The corn and soybean markets have accelerated upward in recent weeks with prices finding buying interest from a variety of areas. In particular, corn has found support from concerns that yield is not living up to expectations.
Just a month ago, the crop was expected to yield 165 bushels an acre and now estimates are moving down toward the upper 150 range. With relatively tight carryout, every change in yield can reduce stocks by about 80 million bushels. Therefore, with carryout estimated somewhere near 1.10 billion, a drop of 6 bushels an acre could theoretically suggest a likewise declining carryout to less than 700 million bushels.
Higher prices generally curb demand, so where the actual figure eventually rests may depend on just how aggressive or unaggressive end users are with high-priced corn. The point, however, is that the market is experiencing a perceived drawdown in carryout and, in turn, prices have shot higher.
The bean market has accelerated on concerns of weather elsewhere in the world, despite good early yield results. In addition, a ravenous appetite by China, almost regardless of price, is paramount. The supply concerns with is that, despite record crops from the U.S. last year, South America this year, and what now appears to be another U.S. record crop, the market can’t supply the world with enough inventory. Supply rationing through higher prices is occurring. Whether or not this rally in beans of over a dollar in the last month can be sustained may be anybody’s guess, and it’s unlikely if carry grows.
When prices rally, farmers are disappointed they sold early. The last four years have been volatile with rallies occurring through harvest in three of those years. We encourage farmers to take stock and perspective in just how marketing in volatile times can always seem challenging, yet when working toward building an average you’ll find that, over time, you are satisfied with your selling price.
Now is not the time to shy away from marketing. For those who sell early and feel disappointed, just remember back to a couple of years ago when corn prices were over $8 a bushel and then dropped under $3 in a matter of just a few quick months. We’re not forecasting that this year, although prices can go from looking very bullish to very weak merely on speculative liquidation. Funds have moved into net long positions at a record pace. If funds and speculators exit the market at the same time, prices could have a violent move downward. Therefore, selling value and looking at variables like return on investment and cash flow needs make sense in a year of high volatility.

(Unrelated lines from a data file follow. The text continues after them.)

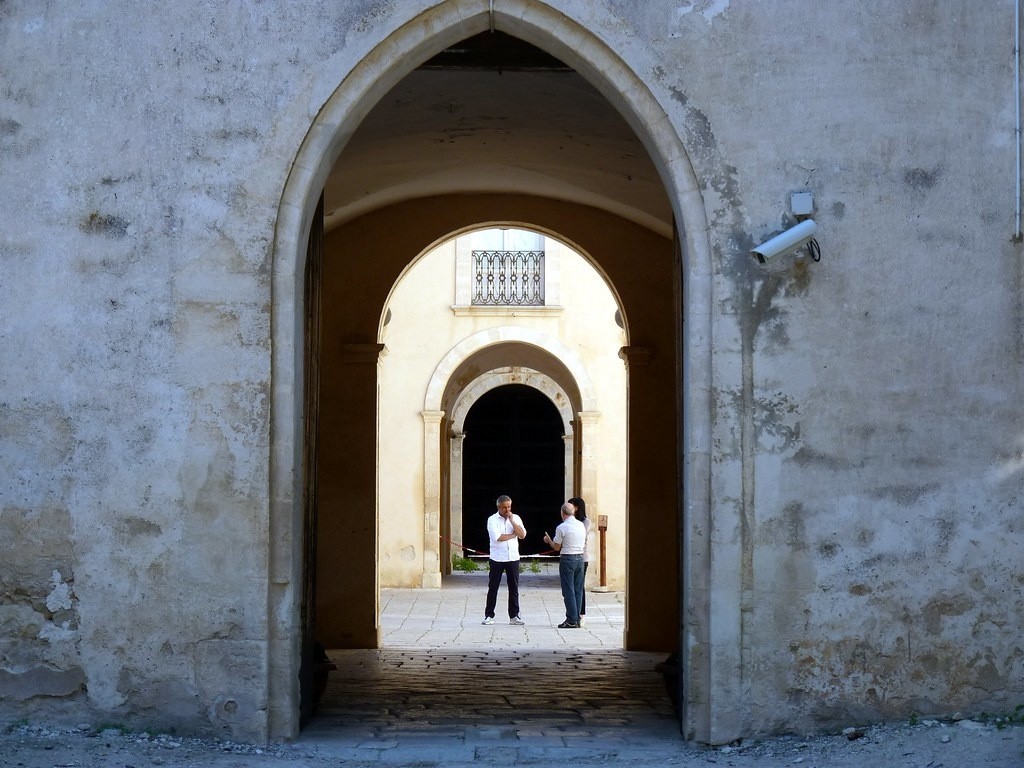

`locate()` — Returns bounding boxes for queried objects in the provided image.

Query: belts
[561,554,583,557]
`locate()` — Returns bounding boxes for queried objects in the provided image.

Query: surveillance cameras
[749,219,817,268]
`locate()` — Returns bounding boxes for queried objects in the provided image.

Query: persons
[482,495,527,625]
[569,496,591,616]
[544,503,586,628]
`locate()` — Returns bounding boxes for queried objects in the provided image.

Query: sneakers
[509,616,525,625]
[482,617,494,624]
[558,620,580,628]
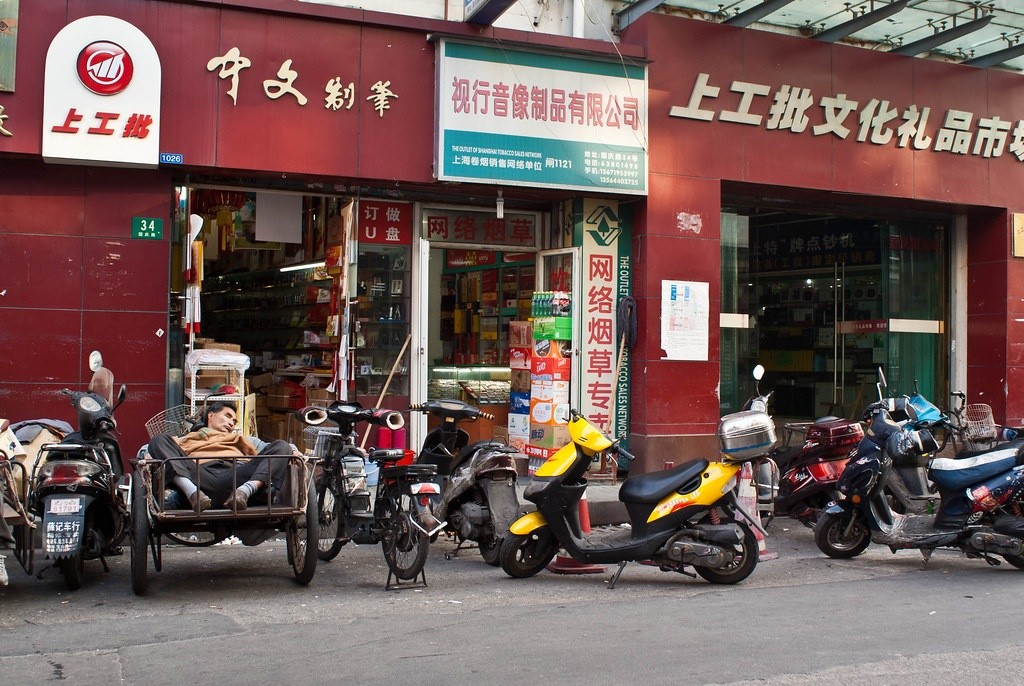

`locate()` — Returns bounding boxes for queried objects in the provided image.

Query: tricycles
[130,391,324,594]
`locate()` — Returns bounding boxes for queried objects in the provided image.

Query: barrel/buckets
[382,449,415,486]
[363,457,380,487]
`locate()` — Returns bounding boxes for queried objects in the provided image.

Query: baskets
[960,404,998,452]
[145,404,198,440]
[301,425,359,457]
[741,395,768,415]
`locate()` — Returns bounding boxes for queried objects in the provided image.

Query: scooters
[0,417,75,542]
[292,400,448,591]
[33,349,132,590]
[814,365,1024,570]
[500,407,778,589]
[406,400,522,568]
[741,363,864,531]
[897,378,960,457]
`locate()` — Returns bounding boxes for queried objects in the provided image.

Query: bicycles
[930,391,999,457]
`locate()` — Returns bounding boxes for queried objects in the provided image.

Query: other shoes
[0,555,8,585]
[189,490,211,512]
[224,488,247,510]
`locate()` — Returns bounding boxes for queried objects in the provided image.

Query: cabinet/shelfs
[184,353,246,437]
[444,260,536,366]
[738,266,887,383]
[202,264,408,378]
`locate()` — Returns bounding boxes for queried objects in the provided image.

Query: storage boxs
[187,338,335,453]
[751,281,882,418]
[442,248,571,477]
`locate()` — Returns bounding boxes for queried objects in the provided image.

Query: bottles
[527,457,547,480]
[531,291,572,318]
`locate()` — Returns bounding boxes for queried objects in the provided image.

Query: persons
[146,402,304,512]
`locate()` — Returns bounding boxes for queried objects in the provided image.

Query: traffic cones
[547,489,608,573]
[734,459,779,562]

Ownership of corn or soybeans is great when the market is going up and heartbreaking when prices drop. Our point is, continue to do the right thing and sell enough product on rising value to a point where you are comfortable. After enough is sold on price, allow the market to run to the upside as far as it wants without jumping in front of it. The best method to do this is to follow the market with trigger points or stops. These are executed when the market begins to show weakness. This method can often help producers capture what we would term the middle ground of a significant rally.